I started to learn the machine learning last week. when I want to make a gradient descent script to estimate the model parameters, I came across a problem: How to choose a appropriate learning rate and variance。I found that，different (learning rate，variance) pairs may lead to different results, some times you even can't convergence. Also, if change to another training data set, a well-chose （learning rate，variance）pair probably will not work. For example(script below)，when I set the learning rate to 0.001 and variance to 0.00001, for 'data1', I can get the suitable theta0_guess and theta1_guess. But for ‘data2’, they can't make the algorithem convergence, even when I tried dozens of （learning rate，variance）pairs still can't reach to convergence.

So if anybody could tell me that are there some criteria or methods to determine the （learning rate，variance）pair.

import sys

data1 = [(0.000000,95.364693) ,
    (1.000000,97.217205) ,
    (2.000000,75.195834),
    (3.000000,60.105519) ,
    (4.000000,49.342380),
    (5.000000,37.400286),
    (6.000000,51.057128),
    (7.000000,25.500619),
    (8.000000,5.259608),
    (9.000000,0.639151),
    (10.000000,-9.409936),
    (11.000000, -4.383926),
    (12.000000,-22.858197),
    (13.000000,-37.758333),
    (14.000000,-45.606221)]

data2 = [(2104.,400.),
     (1600.,330.),
     (2400.,369.),
     (1416.,232.),
     (3000.,540.)]

def create_hypothesis(theta1, theta0):
    return lambda x: theta1*x + theta0

def linear_regression(data, learning_rate=0.001, variance=0.00001):


    theta0_guess = 1.
    theta1_guess = 1.


    theta0_last = 100.
    theta1_last = 100.

    m = len(data)

    while (abs(theta1_guess-theta1_last) > variance or abs(theta0_guess - theta0_last) > variance):

        theta1_last = theta1_guess
        theta0_last = theta0_guess

        hypothesis = create_hypothesis(theta1_guess, theta0_guess)

        theta0_guess = theta0_guess - learning_rate * (1./m) * sum([hypothesis(point[0]) - point[1] for point in data])
        theta1_guess = theta1_guess - learning_rate * (1./m) * sum([ (hypothesis(point[0]) - point[1]) * point[0] for point in data])   

    return ( theta0_guess,theta1_guess )



points = [(float(x),float(y)) for (x,y) in data1]

res = linear_regression(points)
print res

Answer 1

Plotting is the best way to see how your algorithm is performing. To see if you have achieved convergence you can plot the evolution of the cost function after each iteration, after a certain given of iteration you will see that it does not improve much you can assume convergence, take a look to the following code:

cost_f = []
while (abs(theta1_guess-theta1_last) > variance or abs(theta0_guess - theta0_last) > variance):

    theta1_last = theta1_guess
    theta0_last = theta0_guess

    hypothesis = create_hypothesis(theta1_guess, theta0_guess)
    cost_f.append((1./(2*m))*sum([ pow(hypothesis(point[0]) - point[1], 2) for point in data]))
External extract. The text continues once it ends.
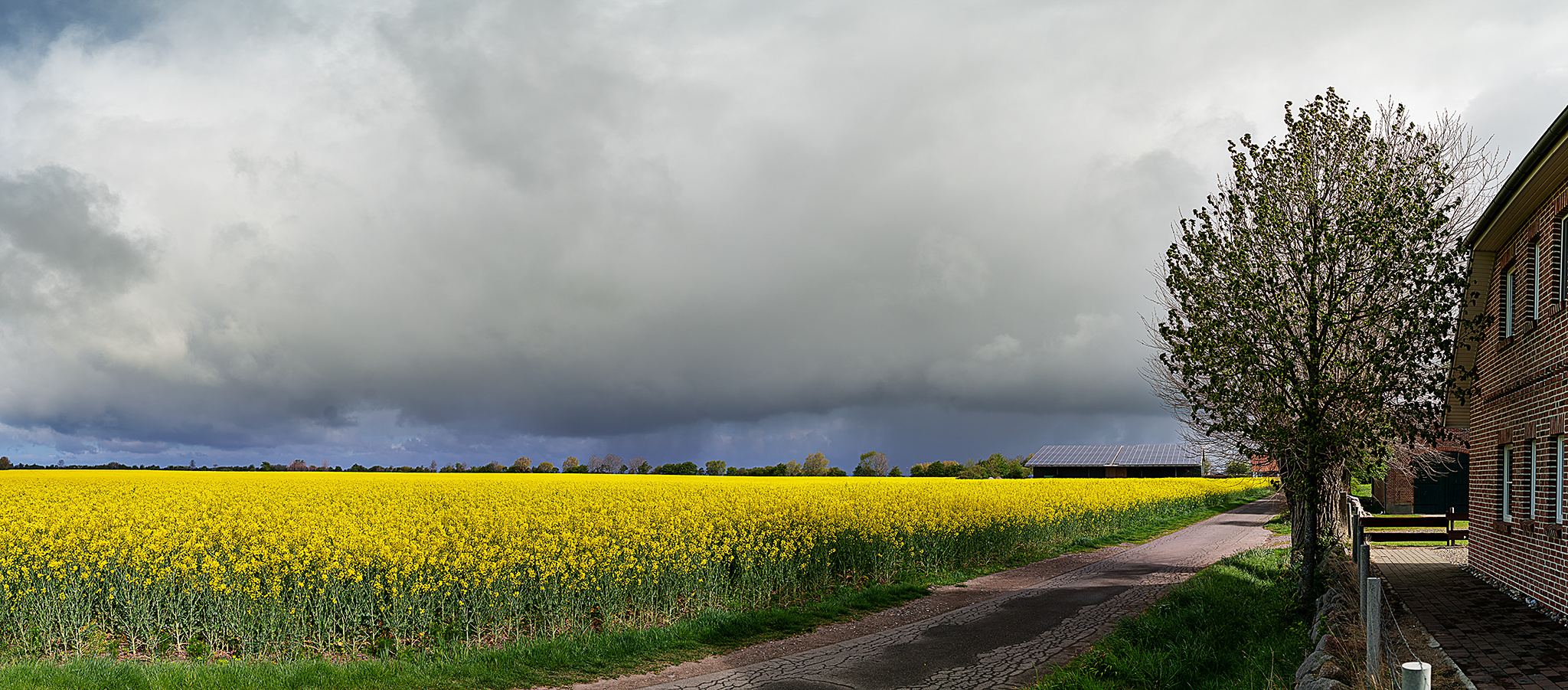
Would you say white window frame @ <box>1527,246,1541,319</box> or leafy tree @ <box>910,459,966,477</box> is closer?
white window frame @ <box>1527,246,1541,319</box>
    theta0_guess = theta0_guess - learning_rate * (1./m) * sum([hypothesis(point[0]) - point[1] for point in data])
    theta1_guess = theta1_guess - learning_rate * (1./m) * sum([ (hypothesis(point[0]) - point[1]) * point[0] for point in data])   

import pylab
pylab.plot(range(len(cost_f)), cost_f)
pylab.show()

Which will plot the following graphic (execution with learning_rate=0.01, variance=0.00001)
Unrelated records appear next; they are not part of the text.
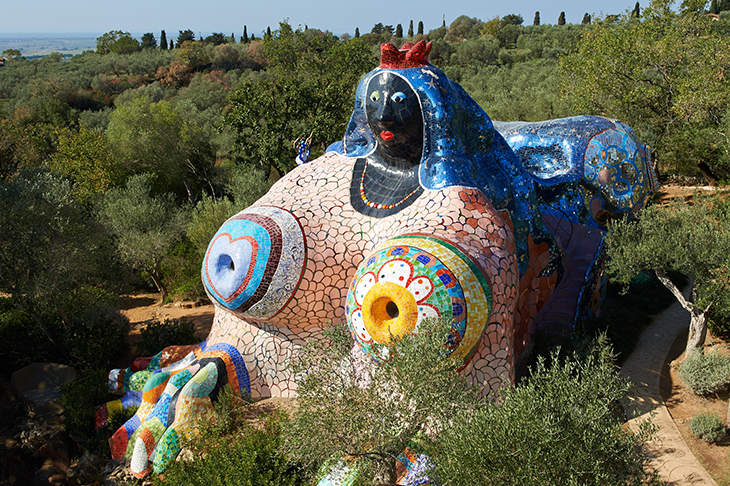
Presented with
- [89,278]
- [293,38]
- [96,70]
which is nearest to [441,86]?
[89,278]

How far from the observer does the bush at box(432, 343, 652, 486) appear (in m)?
5.70

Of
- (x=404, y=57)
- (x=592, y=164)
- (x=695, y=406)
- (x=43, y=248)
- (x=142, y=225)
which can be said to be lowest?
(x=695, y=406)

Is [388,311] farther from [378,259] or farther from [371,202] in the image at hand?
[371,202]

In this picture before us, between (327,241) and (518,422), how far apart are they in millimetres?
5126

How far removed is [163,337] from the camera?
13164mm

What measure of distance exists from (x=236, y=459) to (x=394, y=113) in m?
6.23

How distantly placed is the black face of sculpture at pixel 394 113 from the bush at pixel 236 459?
5.18m

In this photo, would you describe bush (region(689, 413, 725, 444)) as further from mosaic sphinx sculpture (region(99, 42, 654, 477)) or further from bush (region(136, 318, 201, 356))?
bush (region(136, 318, 201, 356))

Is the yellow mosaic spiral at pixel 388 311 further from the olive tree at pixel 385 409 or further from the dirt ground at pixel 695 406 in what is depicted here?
the dirt ground at pixel 695 406

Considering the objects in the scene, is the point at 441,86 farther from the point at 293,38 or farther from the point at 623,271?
the point at 293,38

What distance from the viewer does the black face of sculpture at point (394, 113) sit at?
9484 mm

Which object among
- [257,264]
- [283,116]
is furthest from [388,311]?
[283,116]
As you can see, after a thousand iteration you don't get much improvement. I normally declare convergence if the cost function decreases less than 0.001 in one iteration, but this just based on my own experience.
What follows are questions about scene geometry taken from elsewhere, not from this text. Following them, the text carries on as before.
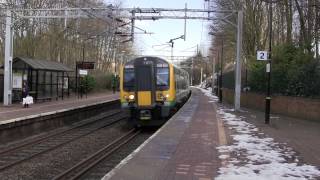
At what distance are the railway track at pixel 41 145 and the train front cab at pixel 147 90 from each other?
2.32m

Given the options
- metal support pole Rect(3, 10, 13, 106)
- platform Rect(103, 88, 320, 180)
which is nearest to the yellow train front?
platform Rect(103, 88, 320, 180)

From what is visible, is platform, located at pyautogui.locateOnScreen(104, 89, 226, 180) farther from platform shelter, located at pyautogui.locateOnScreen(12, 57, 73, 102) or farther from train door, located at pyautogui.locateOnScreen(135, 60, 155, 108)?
platform shelter, located at pyautogui.locateOnScreen(12, 57, 73, 102)

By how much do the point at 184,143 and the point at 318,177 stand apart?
5.85 meters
For choosing learning rate, the best thing you can do is also plot the cost function and see how it is performing, and always remember these two things:

• if the learning rate is too small you will get slow convergence
• if the learning rate is too large your cost function may not decrease in every iteration and therefore it will not converge

If you run your code choosing learning_rate > 0.029 and variance=0.001 you will be in the second case, gradient descent doesn't converge, while if you choose values learning_rate < 0.0001, variance=0.001 you will see that your algorithm takes a lot iteration to converge.

Not convergence example with learning_rate=0.03

Slow convergence example with learning_rate=0.0001

Answer 2

There are a bunch of ways to guarantee convergence of a gradient descent algorithm. There is line search, a fixed step size related to the Lipschitz constant of the gradient (that is in case of a function. In case of a table such as yours, you can make the difference between consecutive values), a decreasing step size for each iteration and some others. Some of them can be found here.